Your task is to reproduce exactly the lines from the line with "Is the asphalt" through the end of the records below.

**Dataset records**.
>>>>

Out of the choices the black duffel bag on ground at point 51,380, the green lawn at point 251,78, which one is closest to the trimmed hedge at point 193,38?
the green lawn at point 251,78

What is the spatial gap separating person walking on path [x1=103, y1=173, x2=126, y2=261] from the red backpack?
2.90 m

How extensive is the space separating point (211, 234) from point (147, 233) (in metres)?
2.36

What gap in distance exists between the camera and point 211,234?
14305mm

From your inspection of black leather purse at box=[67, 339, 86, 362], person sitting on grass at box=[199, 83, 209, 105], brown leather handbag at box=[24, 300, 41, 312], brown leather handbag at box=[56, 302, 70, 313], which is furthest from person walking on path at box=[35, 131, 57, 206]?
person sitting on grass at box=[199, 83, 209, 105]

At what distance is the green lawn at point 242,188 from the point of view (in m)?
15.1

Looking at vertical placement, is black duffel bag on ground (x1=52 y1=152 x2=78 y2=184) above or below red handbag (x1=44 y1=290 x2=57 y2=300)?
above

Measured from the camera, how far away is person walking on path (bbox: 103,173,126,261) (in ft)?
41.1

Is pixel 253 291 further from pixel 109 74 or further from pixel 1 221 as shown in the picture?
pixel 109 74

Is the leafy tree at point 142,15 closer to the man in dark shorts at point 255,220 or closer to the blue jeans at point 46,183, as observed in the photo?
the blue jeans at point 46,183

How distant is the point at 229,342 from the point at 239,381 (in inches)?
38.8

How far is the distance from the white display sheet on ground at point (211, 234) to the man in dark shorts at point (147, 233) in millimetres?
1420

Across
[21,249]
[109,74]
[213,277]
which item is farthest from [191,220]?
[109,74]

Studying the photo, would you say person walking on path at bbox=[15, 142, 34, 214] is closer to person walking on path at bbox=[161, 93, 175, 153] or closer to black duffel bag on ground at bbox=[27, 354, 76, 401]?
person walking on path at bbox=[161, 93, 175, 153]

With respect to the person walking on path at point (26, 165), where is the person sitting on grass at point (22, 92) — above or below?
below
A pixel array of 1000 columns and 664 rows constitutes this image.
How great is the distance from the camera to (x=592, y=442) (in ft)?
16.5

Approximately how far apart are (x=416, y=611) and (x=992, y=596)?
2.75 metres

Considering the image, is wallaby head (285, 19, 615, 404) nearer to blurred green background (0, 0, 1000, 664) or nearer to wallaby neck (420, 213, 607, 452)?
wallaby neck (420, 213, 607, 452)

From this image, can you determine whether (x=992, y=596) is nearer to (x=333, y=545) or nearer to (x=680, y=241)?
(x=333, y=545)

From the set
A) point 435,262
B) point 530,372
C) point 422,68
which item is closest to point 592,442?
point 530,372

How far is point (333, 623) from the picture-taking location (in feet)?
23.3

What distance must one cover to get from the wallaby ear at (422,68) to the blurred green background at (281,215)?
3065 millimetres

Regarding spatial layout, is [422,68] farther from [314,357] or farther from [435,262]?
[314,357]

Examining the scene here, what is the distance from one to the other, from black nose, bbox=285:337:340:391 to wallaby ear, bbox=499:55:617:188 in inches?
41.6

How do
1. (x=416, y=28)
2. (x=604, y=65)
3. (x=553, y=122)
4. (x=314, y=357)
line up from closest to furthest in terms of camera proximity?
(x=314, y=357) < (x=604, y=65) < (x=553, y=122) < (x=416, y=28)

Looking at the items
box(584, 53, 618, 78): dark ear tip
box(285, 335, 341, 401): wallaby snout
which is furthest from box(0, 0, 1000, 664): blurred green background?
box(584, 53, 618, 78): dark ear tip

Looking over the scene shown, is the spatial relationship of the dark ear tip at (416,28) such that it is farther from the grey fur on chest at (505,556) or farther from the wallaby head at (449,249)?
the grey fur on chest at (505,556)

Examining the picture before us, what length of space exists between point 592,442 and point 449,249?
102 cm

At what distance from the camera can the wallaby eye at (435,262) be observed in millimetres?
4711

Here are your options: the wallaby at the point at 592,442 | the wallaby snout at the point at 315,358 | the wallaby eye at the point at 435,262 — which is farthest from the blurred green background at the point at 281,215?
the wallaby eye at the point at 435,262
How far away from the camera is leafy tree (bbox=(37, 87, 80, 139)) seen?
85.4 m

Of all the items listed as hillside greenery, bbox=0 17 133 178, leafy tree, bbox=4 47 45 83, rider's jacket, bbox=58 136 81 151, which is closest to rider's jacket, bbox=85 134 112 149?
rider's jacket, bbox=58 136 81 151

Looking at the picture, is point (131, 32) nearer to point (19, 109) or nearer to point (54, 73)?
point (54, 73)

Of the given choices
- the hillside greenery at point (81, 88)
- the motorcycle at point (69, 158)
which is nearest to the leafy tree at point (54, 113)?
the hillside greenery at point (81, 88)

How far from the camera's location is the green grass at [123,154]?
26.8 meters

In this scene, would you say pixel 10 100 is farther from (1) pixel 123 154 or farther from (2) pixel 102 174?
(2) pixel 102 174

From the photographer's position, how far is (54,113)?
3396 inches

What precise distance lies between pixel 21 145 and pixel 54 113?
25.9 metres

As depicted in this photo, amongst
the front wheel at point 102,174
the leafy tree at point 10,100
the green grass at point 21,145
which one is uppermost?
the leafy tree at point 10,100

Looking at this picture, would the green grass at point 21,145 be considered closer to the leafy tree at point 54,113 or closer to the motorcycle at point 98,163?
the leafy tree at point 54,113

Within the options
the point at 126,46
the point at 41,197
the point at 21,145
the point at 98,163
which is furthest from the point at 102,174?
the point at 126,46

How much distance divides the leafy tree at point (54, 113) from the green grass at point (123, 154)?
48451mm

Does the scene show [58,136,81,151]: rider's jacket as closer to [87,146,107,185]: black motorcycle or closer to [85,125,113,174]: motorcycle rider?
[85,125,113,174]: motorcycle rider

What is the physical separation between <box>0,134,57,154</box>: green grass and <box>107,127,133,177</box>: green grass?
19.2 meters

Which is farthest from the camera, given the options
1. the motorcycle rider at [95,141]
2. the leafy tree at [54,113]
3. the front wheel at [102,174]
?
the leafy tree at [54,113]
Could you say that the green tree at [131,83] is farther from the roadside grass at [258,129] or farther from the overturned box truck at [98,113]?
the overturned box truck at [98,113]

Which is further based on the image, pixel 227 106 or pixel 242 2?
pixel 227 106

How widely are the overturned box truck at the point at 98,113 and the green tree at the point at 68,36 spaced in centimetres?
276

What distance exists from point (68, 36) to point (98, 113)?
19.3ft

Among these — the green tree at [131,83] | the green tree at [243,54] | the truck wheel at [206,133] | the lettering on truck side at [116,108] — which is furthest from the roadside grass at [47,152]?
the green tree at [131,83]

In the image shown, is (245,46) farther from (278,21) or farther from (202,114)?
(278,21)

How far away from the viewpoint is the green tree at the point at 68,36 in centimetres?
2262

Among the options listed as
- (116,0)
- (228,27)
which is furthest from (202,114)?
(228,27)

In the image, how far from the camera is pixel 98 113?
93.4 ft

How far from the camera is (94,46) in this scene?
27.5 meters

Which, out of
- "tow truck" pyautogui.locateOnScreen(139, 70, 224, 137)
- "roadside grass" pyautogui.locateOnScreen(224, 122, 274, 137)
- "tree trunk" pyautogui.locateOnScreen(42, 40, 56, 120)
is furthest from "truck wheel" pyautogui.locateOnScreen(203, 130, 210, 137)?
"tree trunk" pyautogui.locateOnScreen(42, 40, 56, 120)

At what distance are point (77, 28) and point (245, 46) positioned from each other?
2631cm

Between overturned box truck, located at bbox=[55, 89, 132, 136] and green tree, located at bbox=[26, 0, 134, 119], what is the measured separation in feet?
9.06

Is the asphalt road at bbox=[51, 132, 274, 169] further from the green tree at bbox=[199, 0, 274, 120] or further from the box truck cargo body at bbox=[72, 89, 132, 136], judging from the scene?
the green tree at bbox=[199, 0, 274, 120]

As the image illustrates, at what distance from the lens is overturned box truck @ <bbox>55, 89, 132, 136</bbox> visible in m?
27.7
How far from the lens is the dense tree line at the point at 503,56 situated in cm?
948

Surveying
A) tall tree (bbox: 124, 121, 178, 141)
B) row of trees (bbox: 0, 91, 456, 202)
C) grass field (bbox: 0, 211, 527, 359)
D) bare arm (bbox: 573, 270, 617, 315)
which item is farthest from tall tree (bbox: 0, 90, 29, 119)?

<<<<

**Exercise response**.
Is the asphalt road at bbox=[51, 132, 274, 169] further from the green tree at bbox=[199, 0, 274, 120] or further from the box truck cargo body at bbox=[72, 89, 132, 136], judging from the scene?
the green tree at bbox=[199, 0, 274, 120]

As the image illustrates, at what distance from the lens is overturned box truck @ <bbox>55, 89, 132, 136</bbox> visible in m?
27.7
How far from the lens is the dense tree line at the point at 503,56 situated in cm?
948

Surveying
A) tall tree (bbox: 124, 121, 178, 141)
B) row of trees (bbox: 0, 91, 456, 202)
C) grass field (bbox: 0, 211, 527, 359)
D) bare arm (bbox: 573, 270, 617, 315)
which item is farthest from tall tree (bbox: 0, 90, 29, 119)?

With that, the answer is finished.